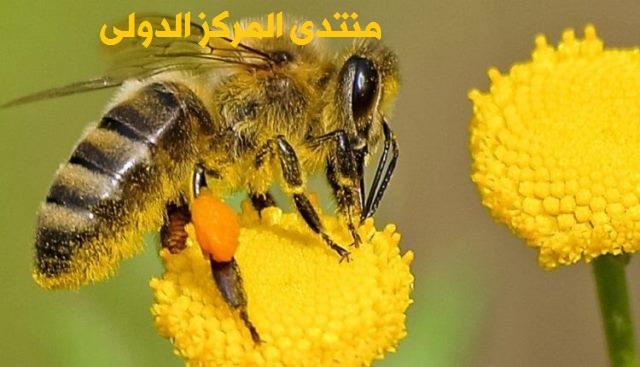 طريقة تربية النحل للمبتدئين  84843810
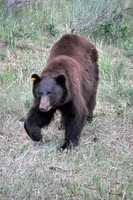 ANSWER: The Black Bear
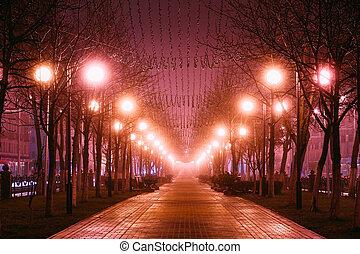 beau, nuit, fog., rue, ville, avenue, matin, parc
* * *
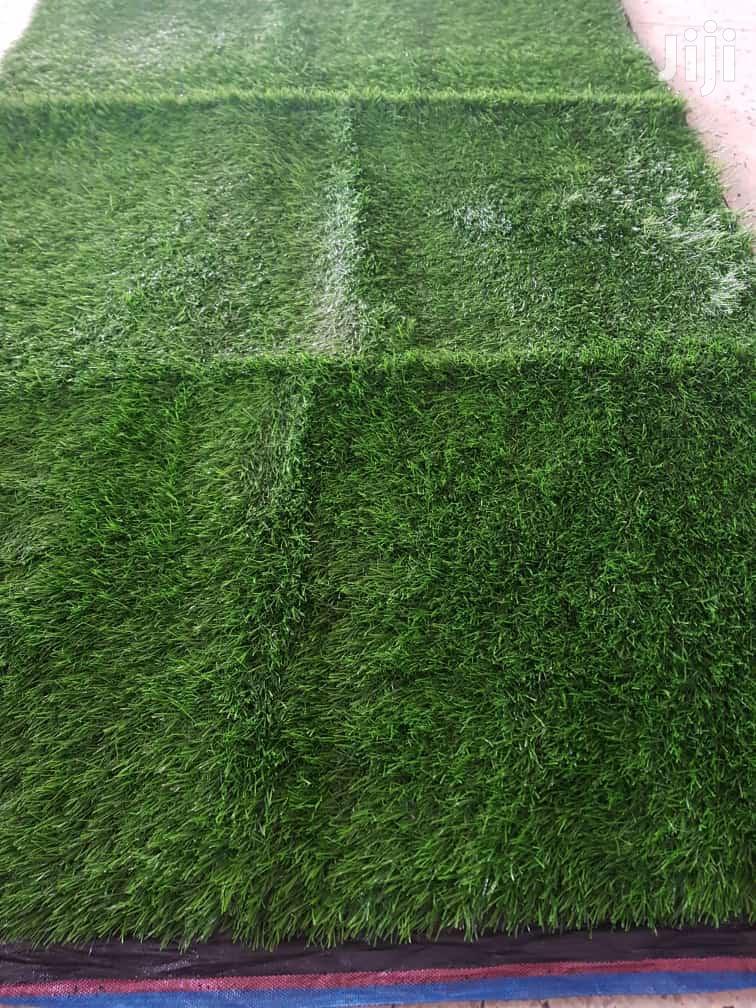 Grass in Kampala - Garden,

:: Aim of the exercise ::
Reproduce the listing above only between the lines holding "ANSWER: The Black Bear" and "beau, nuit, fog., rue, ville, avenue, matin, parc", inclusive. Every line must match exactly, and pictures are dropped.

:: Response area ::
 ANSWER: The Black Bear
 beau, nuit, fog., rue, ville, avenue, matin, parc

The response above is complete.